Tarea propuesta: Reproduzca sin cambios el fragmento del texto sobre Kipling y la chusma desde "Y en este laberíntico" hasta "clase más preparada?".

Texto para revisar:
'''

Y en este laberíntico y poético universo jurídico social que nutre a las leyes de la selva, no podía faltar el perraje, la chusma, la canalla, o como se le quiera llamar a esa casta desprovista de talento y de formación; ni tampoco la advertencia tácita, leída en forma de sigilosa interrogante: ¿Se imaginan lo que pasaría si la chusma toma el poder?

Y a continuación vendrían otras inquietantes preguntas, como: ¿Qué demoníaco sistema debería imperar para que la chusma prevaleciera, siendo, como es, la mayoría inevitable? Es decir, ¿Bajo qué sistema la mayoría gobernaría, a pesar de no ser la clase más preparada?

La chusma de Kipling estaría representada en los Bandar Log: la familia de los monos, descritos por Kaa (la serpiente pitón), con escuetas palabras llenas de desprecio: “charlatanes, locos y vanos... vanos, locos y charlatanes: así son los monos”. Igual desdén profesaría Balú, el maestro de la ley, cuando advirtiera agriamente que “nosotros, los de la Selva (...) no bebemos donde los monos beben; no vamos donde los monos van; no cazamos donde ellos cazan; no morimos donde ellos mueren”.

Kipling, quien no ahorró reproches para con la canalla, a la que le espetaría, en boca de alguno de sus nobles personajes expresiones como: “son muchísimos, malos, sucios, desvergonzados, y desean, si es que pueda decirse de ellos que tengan algún deseo fijo, llamar nuestra atención”, moriría sin conocer el significado de las voces “autodeterminación de los pueblos”, “soberanía”, “poder originario”, entre otras.



No quiero sucumbir a la vulgar tentación de emitir opiniones inútiles. Prefiero permitirme la travesura de imaginarlo viviendo en estos tiempos, en que casi todos los países del orbe han instaurado el voto universal, sentado en su poltrona leyendo los acontecimientos mundiales en el daily de su preferencia o, trasladado a nuestras latitudes, escuchando a uno de nuestros veinte millones de analistas políticos, y una curiosidad se me clava en la mente como la daga de un gitano: la de querer saber qué pensamientos pudieran estar habitando detrás de ese rostro ceñudo y esa mirada grave.

'''

Datos registrados:

'''

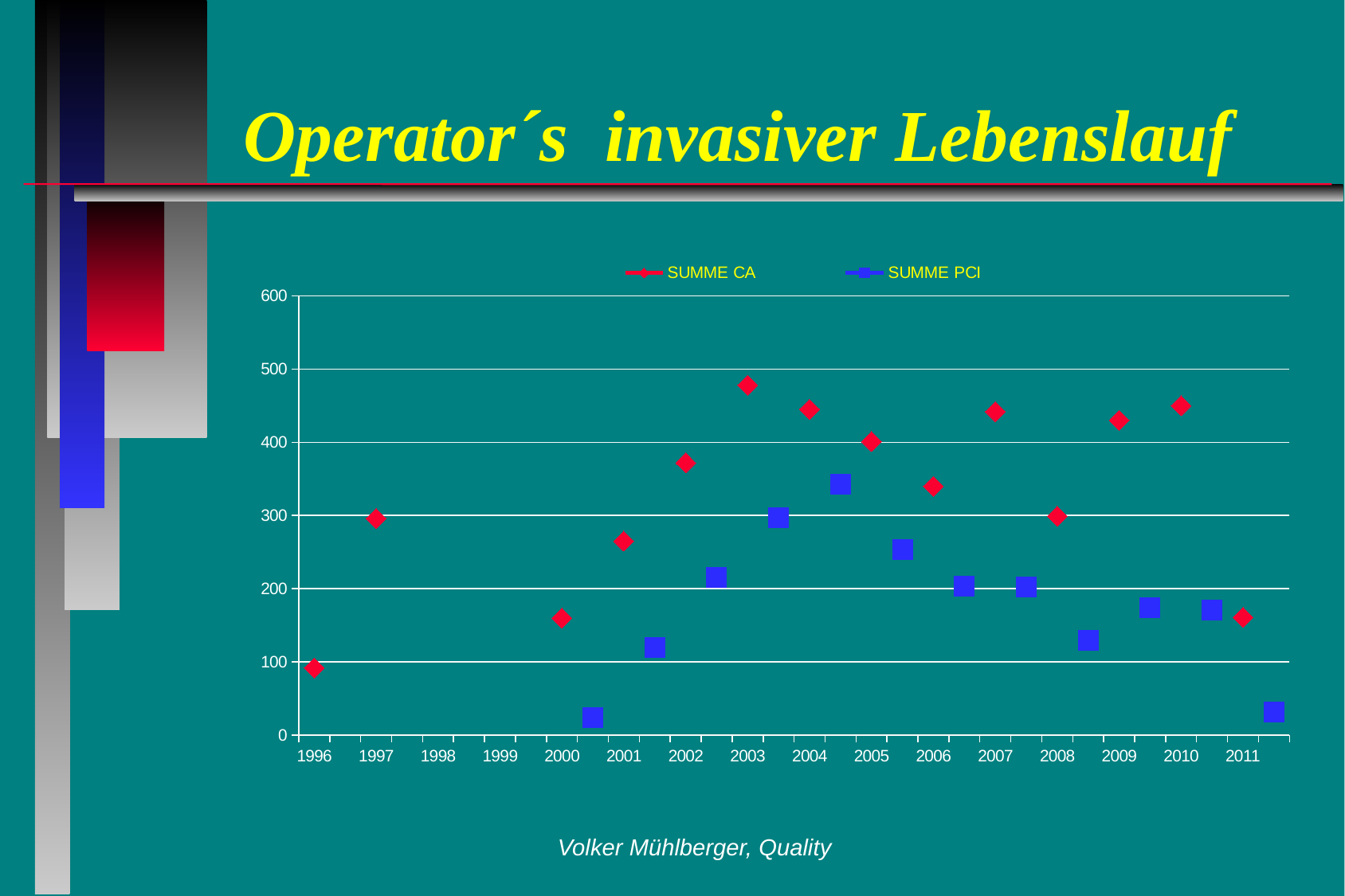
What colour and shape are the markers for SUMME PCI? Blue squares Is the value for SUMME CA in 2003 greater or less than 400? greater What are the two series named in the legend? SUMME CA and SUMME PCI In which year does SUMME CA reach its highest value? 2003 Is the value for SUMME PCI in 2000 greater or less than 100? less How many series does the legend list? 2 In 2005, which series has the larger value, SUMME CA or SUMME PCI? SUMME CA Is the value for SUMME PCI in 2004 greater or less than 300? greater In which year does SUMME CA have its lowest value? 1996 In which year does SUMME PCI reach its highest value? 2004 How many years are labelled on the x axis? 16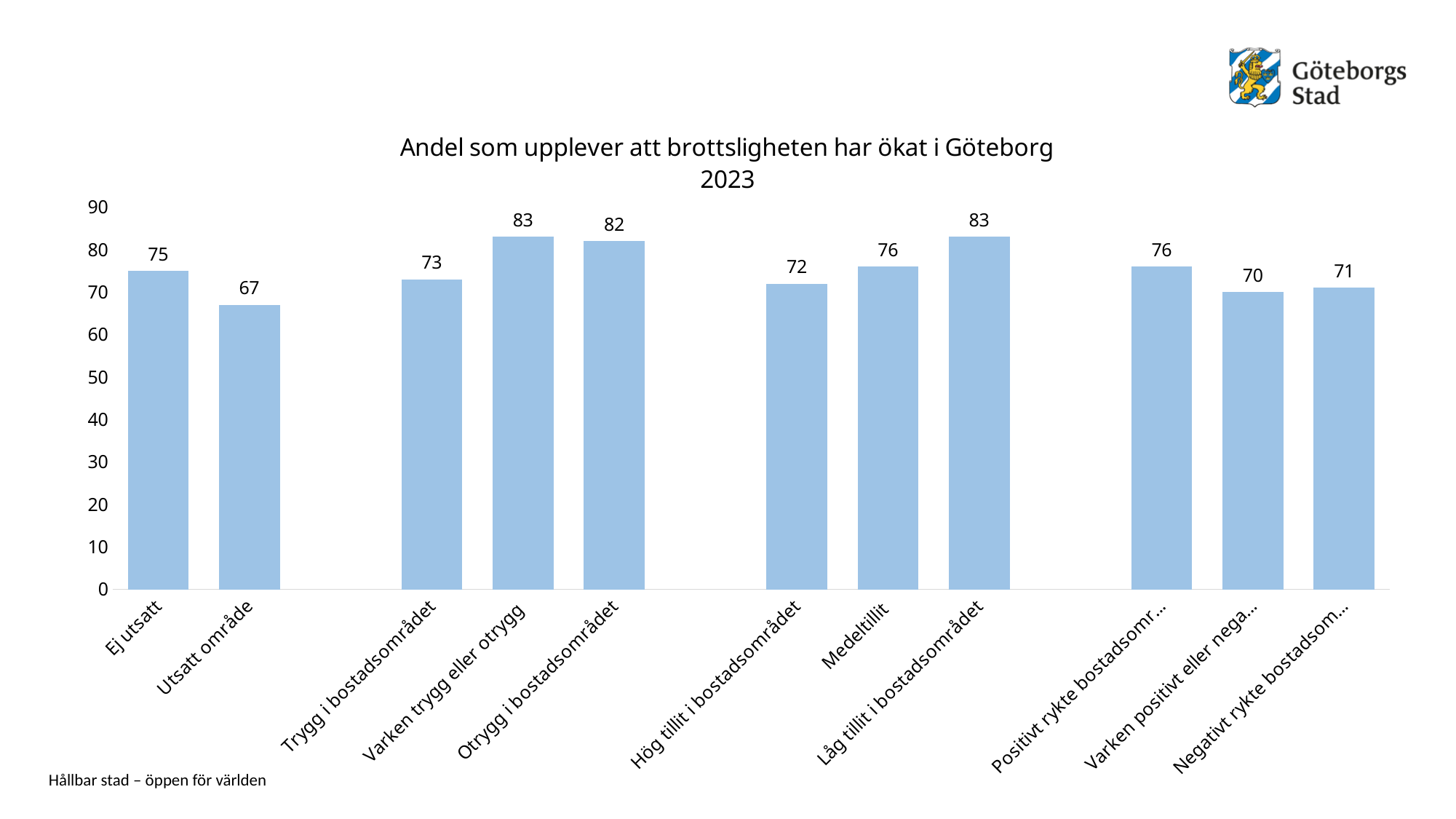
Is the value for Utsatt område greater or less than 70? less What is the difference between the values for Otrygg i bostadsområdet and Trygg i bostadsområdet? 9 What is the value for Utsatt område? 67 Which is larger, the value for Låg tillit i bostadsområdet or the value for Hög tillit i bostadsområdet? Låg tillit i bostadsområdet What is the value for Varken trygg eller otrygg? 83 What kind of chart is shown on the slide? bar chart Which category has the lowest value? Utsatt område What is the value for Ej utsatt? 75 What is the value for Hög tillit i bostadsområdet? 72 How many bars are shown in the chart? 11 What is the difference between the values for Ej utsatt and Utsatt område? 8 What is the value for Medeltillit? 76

'''

Resultado del ejercicio:
Y en este laberíntico y poético universo jurídico social que nutre a las leyes de la selva, no podía faltar el perraje, la chusma, la canalla, o como se le quiera llamar a esa casta desprovista de talento y de formación; ni tampoco la advertencia tácita, leída en forma de sigilosa interrogante: ¿Se imaginan lo que pasaría si la chusma toma el poder?

Y a continuación vendrían otras inquietantes preguntas, como: ¿Qué demoníaco sistema debería imperar para que la chusma prevaleciera, siendo, como es, la mayoría inevitable? Es decir, ¿Bajo qué sistema la mayoría gobernaría, a pesar de no ser la clase más preparada?